There is some legitimate criticism of Sen. Elizabeth Warren, but she doesn't blink. Her principles are sound, and she articulates them clearly and consistently.

The implication was clear — when the proverbial s*** was going to hit the fan, Clinton blinked. She gave in. She forgot her principles.

There is some legitimate criticism of Warren, but she doesn't blink. Her principles are sound, and she articulates them clearly and consistently. And it is this skill — this combination of principle plus policy — that has made her not only into a formidable Democratic candidate, but also the actual front-runner in the race.

The random drawing Warren received in Wednesday’s debate meant she would not spar with many of the other front-runners who were stacked Thursday night: Biden, Sen. Kamala Harris, Mayor Pete Buttegieg and Sen. Bernie Sanders. This provided her with less of an opportunity to lob bombs at Biden and spar with the top tier, but in the short-term, it helped show the audience what it looks like to see Warren own the stage, a step above the just-happy-to-be-here's like Eric Swalwell. (Or was it Tim Ryan?)

Warren obviously has strong progressive support, but she also appears able to appeal to the two differing arms of the Democratic constituency, a key ability. Her only real competition for the progressive wing of the party is from Sanders, and the latest MoveOn poll has her well in the lead right now. (Of course, take all polls with a grain of salt right now.) But she knows how to speak to the center-left members of the party, with a pragmatic and practical approach. While Warren lags behind the current general polling leader Biden in a new Crooked Media survey of key early states, she is the clear “second choice,” as well as the choice of those who value “positions and policies” over electability measurements.

I wrote this week about how winning presidential candidates separate themselves from the pack with a secret ingredient of sorts that includes habits and flaws. They need some element of aspirational relatability. Warren has leaned into her nerdiness, to great success. She has plans, for practically everything. They are both serious and substantive, as well as, in some cases, surprisingly appealing to presumed ideological enemies like Tucker Carlson on Fox News. “Giant corporations have exactly one loyalty and that is to profits, and if they can save a nickel by moving a job to Mexico or Asia or Canada, they’re going to do it,” Warren said during the debate, sounding positively Trump-ian. “Any corporation can come and use that research, they can make all kinds of products from it, but they have to manufactured right here in the United States of America.”

And speaking of the president, while he went off on other Democratic candidates in a recent Time Magazine interview, he conceded that Warren is “doing pretty well.”

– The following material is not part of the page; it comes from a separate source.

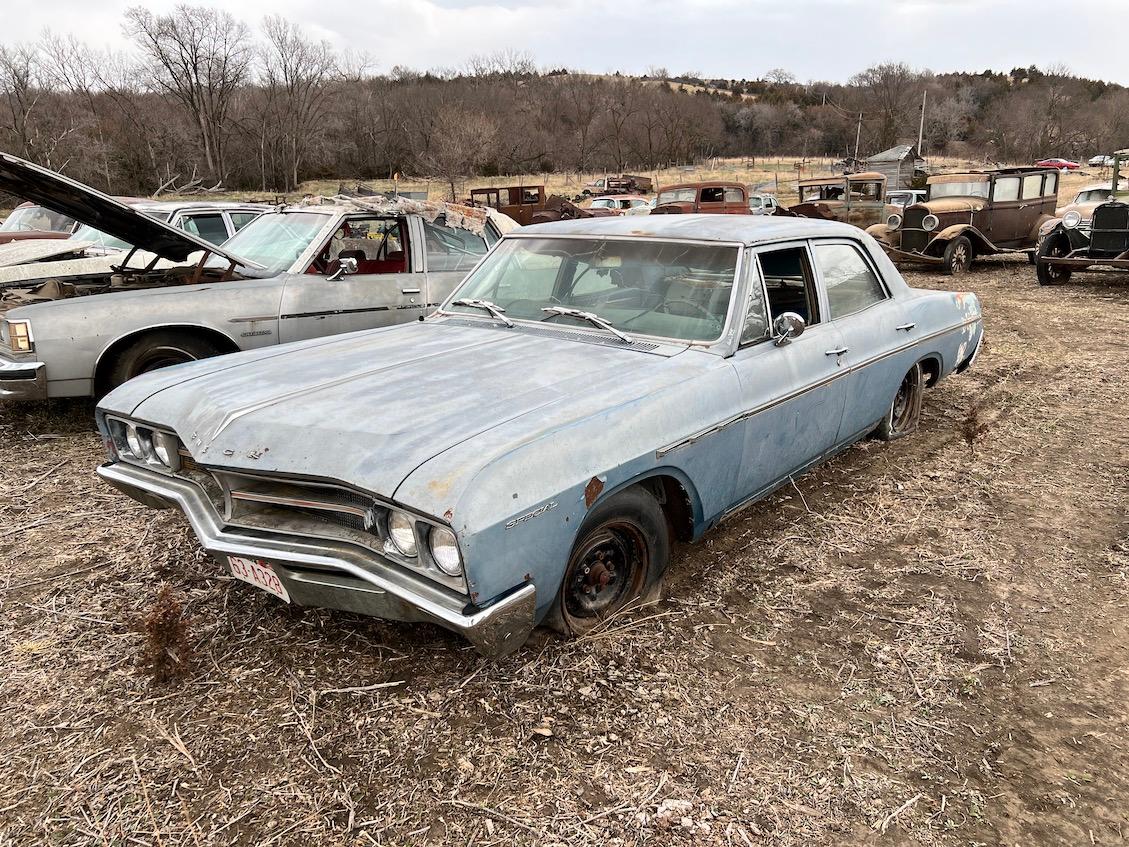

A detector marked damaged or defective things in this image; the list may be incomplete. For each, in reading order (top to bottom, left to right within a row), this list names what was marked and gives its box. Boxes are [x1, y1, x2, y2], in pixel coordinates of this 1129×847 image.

And don’t think the same push that drove Barack Obama in 2008, and then drove so many Trump voters in 2016, can’t drive Warren to success in 2020. The same sort of anti-corporate, pro-little guy, anti-Wall Street and even anti-D.C. sentiment that drove Trump to obliterate his 2016 primary opponents can push Warren ahead of those who feel tired of establishment stalwarts like Biden. And as she exposed in that 2004 interview with Moyers, she’s not afraid to get real about the legacy political class.

She’ll face challenges — she has never fully reckoned with the damage her Native American lineage and botched explanation did in the minds of a public that values “authenticity” in the Oval Office. (And her interview with Charlemagne tha God recently was a good example of the kind of media moment she needs to capitalize on next time). She has been, occasionally, painfully awkward on Instagram.

But at her core, Warren is not a politician. And as we saw in 2016, “not a politician” is exactly the kind of trait that resonates right now in America. Wednesday was the first step in a campaign that will need to spotlight Warren’s skill set to a wide audience. With the other top-tier candidates — Sanders, Biden, Harris and Buttigieg — in Thursday’s debate, her moment may be fleeting. But don’t be surprised if, almost exactly a year from now, Warren is accepting the nomination in Milwaukee. Then comes the bigger challenge of the professor versus the reality TV star. If she can stay who she was Wednesday night, she’ll be well on her way to pulling off the upset.